P.P.S. — Some problems may have subtasks, so choose problem-solving order wisely.

Update: Live ranklist

We plan to start live commentary 1 hr into the contest. Commentry URL

Update 2 — Credits**Chief Judge:** Jatin jtnydv25 Yadav**Setters:** Jatin jtnydv25 Yadav, Nishank IceKnight1093 Suresh, Jeroen Op de jeroenodb Beek, Vsevolod sevlll777 Lepeshov, Arul flamestorm Kolla**Testers (excluding setters):** Aryan aryanc403 Choudhary, Chaithanya Dragonado Shyam, Vaibhav xennygrimmato Tulsyan, Ritul Kumar ritul_kr_singh Singh, Kshitij kshitij_sodani Sodani, Praveen PraveenDhinwa Dhinwa, Siddhartha gravito12345 Srivastava, Konstantin miagkov Miagkov**Codedrills platform:** Deepa deepa_panwar Panwar, Balajiganapathi Balajiganapathi S, Swati Panwar, Vichitr Vichitr Gandas**Rcd:** Prof. Phalguni Gupta

**Results**

Final ranklist

1. **facelessmen3.0** (IIT Kanpur) — satyam343 udhavvarma03 avi0000

2. **Ab_Ki_Baar** (IIT Kharagpur) — professor_flux harsh639 RahulChugh

3. **Yorozuya Forever** (IIT Madras) — Teja-Smart Blitztage Nisanth

We will try to hold one universal cup stage based on Amritapuri (Regionals+Online), and Asia West Finals problems.

Yay

Why is the blog tagged with RR vs GT? If anything, it should be DC vs CSK and KKR vs LSG.

*MI vs LSG

where's the final scoreboard?

https://icpc.codedrills.io/contests/icpc-asia-west-continent-final-contest-2022/scoreboard

is there some special login for this? and can spectators not submit yet?

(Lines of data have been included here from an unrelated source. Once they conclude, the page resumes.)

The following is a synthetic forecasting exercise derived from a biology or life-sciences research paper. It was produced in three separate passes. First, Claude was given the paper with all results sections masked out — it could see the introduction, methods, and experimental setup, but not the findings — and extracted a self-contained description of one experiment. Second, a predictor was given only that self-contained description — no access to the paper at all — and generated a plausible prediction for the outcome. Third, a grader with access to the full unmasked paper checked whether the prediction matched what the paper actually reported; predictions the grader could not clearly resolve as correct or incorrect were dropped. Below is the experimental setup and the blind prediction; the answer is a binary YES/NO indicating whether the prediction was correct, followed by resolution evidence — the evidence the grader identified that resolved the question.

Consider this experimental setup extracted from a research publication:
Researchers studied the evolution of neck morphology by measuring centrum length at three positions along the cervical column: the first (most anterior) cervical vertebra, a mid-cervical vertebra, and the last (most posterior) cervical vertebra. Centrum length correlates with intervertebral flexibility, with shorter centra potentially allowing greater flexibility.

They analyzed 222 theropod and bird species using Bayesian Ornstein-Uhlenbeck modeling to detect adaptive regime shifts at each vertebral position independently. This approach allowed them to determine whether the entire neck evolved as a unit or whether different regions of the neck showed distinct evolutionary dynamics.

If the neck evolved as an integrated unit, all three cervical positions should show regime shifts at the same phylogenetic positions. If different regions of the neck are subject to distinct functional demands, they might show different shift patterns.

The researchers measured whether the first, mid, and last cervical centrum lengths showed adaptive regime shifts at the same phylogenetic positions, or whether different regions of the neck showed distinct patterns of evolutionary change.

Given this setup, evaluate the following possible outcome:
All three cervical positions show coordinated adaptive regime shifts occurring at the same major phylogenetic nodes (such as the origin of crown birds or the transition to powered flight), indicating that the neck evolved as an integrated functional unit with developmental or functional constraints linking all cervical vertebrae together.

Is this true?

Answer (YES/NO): YES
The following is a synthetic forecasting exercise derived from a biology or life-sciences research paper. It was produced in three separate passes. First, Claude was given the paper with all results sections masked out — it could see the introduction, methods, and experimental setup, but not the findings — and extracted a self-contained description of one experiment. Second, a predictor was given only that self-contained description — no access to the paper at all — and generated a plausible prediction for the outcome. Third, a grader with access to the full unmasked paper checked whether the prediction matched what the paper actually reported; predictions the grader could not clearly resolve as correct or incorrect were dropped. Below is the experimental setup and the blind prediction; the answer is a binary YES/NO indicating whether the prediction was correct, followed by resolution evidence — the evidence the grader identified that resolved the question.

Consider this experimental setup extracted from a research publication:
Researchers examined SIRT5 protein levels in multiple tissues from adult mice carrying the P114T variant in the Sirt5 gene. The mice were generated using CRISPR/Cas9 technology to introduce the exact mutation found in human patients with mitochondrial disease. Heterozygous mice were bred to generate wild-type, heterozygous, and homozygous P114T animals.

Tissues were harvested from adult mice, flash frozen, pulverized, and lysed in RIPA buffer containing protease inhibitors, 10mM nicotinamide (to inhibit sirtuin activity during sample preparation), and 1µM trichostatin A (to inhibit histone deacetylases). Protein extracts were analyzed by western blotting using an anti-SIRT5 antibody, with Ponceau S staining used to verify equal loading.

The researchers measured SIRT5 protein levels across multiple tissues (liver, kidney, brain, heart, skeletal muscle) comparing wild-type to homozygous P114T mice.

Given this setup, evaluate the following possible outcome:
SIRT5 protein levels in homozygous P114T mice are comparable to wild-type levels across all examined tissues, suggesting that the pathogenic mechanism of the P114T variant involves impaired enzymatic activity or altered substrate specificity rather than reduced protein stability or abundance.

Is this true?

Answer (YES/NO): NO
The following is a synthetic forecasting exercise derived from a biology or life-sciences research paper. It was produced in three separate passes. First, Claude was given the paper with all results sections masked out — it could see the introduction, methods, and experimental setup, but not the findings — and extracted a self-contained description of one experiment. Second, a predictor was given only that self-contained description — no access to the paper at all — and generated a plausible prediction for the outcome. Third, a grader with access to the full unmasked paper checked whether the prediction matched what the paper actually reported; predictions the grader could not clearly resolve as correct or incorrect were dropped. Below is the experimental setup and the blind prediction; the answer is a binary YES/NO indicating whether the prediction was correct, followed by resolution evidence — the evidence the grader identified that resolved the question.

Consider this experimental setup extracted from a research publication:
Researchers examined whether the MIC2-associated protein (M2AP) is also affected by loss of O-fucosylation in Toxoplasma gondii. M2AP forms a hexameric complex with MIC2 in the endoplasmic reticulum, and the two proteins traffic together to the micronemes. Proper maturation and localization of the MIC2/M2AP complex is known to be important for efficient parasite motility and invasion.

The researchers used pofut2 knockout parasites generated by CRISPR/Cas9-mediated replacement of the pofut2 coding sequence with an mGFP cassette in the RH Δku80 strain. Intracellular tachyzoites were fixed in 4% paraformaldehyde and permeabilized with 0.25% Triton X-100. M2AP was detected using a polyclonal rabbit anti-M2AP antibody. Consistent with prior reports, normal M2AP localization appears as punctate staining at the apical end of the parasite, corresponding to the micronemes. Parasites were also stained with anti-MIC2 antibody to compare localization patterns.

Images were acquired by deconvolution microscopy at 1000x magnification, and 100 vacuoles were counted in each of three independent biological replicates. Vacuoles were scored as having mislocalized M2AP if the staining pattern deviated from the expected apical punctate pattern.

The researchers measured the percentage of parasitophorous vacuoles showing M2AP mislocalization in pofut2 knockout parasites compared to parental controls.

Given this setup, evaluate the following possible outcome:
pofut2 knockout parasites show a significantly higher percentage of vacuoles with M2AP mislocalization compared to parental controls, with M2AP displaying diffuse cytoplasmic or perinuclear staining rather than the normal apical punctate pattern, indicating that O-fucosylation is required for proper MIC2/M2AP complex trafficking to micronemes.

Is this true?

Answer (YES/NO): YES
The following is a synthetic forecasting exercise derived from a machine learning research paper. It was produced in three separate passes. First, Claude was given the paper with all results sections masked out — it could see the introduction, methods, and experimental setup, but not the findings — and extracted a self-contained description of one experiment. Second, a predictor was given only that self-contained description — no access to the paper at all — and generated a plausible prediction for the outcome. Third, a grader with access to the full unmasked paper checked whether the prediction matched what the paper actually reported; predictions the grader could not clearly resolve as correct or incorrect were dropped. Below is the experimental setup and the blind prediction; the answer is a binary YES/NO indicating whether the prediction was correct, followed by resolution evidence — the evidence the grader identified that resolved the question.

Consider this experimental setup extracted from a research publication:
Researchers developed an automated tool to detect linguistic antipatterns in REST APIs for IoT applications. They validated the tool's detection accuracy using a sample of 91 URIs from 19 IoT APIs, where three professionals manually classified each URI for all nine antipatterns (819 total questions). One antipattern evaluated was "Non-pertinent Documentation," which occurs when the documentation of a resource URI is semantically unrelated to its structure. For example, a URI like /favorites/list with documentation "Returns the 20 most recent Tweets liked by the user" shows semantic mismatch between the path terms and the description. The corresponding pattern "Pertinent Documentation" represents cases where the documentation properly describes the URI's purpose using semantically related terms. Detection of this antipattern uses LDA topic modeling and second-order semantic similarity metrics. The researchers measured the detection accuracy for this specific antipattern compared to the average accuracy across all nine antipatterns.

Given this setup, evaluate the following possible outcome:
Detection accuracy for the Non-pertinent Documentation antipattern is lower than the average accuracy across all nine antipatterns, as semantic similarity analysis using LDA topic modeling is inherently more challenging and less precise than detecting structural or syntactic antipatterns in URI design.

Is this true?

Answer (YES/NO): YES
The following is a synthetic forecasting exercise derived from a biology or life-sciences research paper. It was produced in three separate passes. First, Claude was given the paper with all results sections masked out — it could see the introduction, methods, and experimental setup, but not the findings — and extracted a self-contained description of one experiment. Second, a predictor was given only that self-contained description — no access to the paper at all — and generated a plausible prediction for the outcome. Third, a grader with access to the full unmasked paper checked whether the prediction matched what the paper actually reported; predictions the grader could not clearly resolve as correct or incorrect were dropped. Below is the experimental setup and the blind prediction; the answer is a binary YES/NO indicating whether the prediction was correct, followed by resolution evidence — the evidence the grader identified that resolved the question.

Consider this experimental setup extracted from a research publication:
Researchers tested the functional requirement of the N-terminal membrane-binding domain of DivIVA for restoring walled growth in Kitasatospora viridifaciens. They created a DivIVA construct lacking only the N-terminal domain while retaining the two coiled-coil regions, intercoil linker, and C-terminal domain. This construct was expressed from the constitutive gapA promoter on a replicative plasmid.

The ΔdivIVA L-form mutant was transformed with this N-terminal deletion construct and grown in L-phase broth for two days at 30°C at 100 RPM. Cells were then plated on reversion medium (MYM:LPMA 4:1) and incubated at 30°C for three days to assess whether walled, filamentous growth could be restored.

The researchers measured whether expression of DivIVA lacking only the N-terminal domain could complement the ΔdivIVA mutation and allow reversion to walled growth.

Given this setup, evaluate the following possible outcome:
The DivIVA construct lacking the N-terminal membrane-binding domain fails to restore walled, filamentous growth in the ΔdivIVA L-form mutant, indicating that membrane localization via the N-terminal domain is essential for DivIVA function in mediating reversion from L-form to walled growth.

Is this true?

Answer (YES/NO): YES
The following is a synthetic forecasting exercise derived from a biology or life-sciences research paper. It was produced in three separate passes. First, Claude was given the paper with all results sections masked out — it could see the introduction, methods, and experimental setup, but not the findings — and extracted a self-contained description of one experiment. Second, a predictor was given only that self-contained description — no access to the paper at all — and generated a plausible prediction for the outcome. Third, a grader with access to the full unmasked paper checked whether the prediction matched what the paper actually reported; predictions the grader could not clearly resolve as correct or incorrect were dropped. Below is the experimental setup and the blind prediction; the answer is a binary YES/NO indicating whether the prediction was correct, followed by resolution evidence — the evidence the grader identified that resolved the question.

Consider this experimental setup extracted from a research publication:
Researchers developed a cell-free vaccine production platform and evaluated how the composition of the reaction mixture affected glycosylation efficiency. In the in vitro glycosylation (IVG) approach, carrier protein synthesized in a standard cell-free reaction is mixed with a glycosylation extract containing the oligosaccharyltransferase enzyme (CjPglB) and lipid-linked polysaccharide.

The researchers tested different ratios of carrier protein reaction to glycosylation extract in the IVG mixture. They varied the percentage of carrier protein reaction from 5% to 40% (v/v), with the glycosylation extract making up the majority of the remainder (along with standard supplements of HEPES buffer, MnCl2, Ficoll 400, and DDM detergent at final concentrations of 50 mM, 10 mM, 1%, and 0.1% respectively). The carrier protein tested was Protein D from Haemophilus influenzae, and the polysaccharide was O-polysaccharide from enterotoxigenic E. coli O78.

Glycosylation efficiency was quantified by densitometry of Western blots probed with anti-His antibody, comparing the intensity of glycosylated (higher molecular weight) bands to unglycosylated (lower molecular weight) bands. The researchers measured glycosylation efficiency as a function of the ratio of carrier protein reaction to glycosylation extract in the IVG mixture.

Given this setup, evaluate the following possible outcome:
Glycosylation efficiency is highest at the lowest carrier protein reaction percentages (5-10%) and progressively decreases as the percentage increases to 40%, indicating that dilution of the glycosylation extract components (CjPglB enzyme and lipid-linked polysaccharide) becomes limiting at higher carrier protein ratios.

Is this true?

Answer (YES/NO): YES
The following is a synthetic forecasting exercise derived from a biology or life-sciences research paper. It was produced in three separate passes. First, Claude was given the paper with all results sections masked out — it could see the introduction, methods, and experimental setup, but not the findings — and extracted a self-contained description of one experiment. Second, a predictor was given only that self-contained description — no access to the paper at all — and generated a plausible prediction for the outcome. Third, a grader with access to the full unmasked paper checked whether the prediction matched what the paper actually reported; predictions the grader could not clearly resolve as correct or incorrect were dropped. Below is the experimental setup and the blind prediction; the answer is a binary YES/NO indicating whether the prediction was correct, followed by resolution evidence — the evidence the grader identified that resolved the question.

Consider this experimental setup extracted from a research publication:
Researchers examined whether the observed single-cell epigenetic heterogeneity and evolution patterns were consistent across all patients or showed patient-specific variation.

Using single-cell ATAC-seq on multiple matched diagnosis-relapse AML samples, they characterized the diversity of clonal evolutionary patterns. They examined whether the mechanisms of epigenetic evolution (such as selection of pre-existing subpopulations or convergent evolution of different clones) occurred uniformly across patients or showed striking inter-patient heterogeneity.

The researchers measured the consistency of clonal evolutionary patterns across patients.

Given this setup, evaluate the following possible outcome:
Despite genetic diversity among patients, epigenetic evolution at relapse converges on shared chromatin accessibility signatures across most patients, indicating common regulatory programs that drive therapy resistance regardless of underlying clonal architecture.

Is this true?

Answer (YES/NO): NO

It will be moved to normal codedrills website, then anyone with codedrills account will be able to submit.

Also, we will try to hold one universal cup stage based on these problems.

How to solve A, H?

ASweep over $$$x$$$ from left to right. The events we care about are when a circle 'starts' (its leftmost point) and when it 'ends' (its rightmost point); for $$$2N$$$ events in total.

For a fixed $$$x$$$, process events in increasing order of their $$$y$$$ coordinate, and insertions before deletions. Then,

Then, add this circle to the active circles.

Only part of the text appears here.